◆ **Required work**
The expected output is every line from the one containing "order: Rodentia" to the end of the data below, exactly, and no other line.

(Stored items)
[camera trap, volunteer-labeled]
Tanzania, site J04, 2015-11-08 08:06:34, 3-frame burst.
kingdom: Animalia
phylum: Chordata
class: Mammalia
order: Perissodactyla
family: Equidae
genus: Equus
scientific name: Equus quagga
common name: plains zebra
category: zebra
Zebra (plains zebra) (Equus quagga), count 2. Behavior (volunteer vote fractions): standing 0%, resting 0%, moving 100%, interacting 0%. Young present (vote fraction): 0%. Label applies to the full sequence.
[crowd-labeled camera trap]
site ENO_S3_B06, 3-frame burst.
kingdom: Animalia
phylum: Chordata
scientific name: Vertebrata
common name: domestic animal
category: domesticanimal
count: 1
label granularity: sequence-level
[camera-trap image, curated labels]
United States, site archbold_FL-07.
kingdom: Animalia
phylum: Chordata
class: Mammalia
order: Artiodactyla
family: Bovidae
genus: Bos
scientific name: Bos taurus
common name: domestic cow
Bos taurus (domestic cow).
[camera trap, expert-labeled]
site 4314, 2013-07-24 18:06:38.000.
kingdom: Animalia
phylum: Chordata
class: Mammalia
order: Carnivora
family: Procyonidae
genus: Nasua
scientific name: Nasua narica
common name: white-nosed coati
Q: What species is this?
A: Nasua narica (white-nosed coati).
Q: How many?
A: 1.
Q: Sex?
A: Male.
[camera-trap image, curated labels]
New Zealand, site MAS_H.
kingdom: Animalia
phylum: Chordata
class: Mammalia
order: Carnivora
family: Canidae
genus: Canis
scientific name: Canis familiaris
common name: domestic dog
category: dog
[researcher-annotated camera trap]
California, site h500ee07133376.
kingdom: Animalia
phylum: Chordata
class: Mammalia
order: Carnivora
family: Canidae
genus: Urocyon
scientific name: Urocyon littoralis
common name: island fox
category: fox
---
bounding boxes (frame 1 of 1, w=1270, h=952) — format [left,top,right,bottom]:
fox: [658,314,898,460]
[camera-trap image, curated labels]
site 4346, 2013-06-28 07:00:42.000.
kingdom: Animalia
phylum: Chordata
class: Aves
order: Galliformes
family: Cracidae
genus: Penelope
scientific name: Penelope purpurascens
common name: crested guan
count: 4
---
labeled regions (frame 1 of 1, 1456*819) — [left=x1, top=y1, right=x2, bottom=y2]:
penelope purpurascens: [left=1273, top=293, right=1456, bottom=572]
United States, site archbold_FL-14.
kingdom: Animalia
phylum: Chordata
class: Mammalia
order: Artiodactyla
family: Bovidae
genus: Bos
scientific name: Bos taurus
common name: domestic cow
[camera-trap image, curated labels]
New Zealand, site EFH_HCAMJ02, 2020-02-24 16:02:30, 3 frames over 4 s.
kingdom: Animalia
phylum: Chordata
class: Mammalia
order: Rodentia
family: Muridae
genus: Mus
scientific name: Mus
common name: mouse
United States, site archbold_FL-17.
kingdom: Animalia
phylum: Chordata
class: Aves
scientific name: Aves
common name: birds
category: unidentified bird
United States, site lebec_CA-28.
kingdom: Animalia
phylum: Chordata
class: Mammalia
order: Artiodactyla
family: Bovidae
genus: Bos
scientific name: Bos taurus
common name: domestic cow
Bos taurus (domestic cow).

◆ **Solution for this problem**
order: Rodentia
family: Muridae
genus: Mus
scientific name: Mus
common name: mouse
United States, site archbold_FL-17.
kingdom: Animalia
phylum: Chordata
class: Aves
scientific name: Aves
common name: birds
category: unidentified bird
United States, site lebec_CA-28.
kingdom: Animalia
phylum: Chordata
class: Mammalia
order: Artiodactyla
family: Bovidae
genus: Bos
scientific name: Bos taurus
common name: domestic cow
Bos taurus (domestic cow).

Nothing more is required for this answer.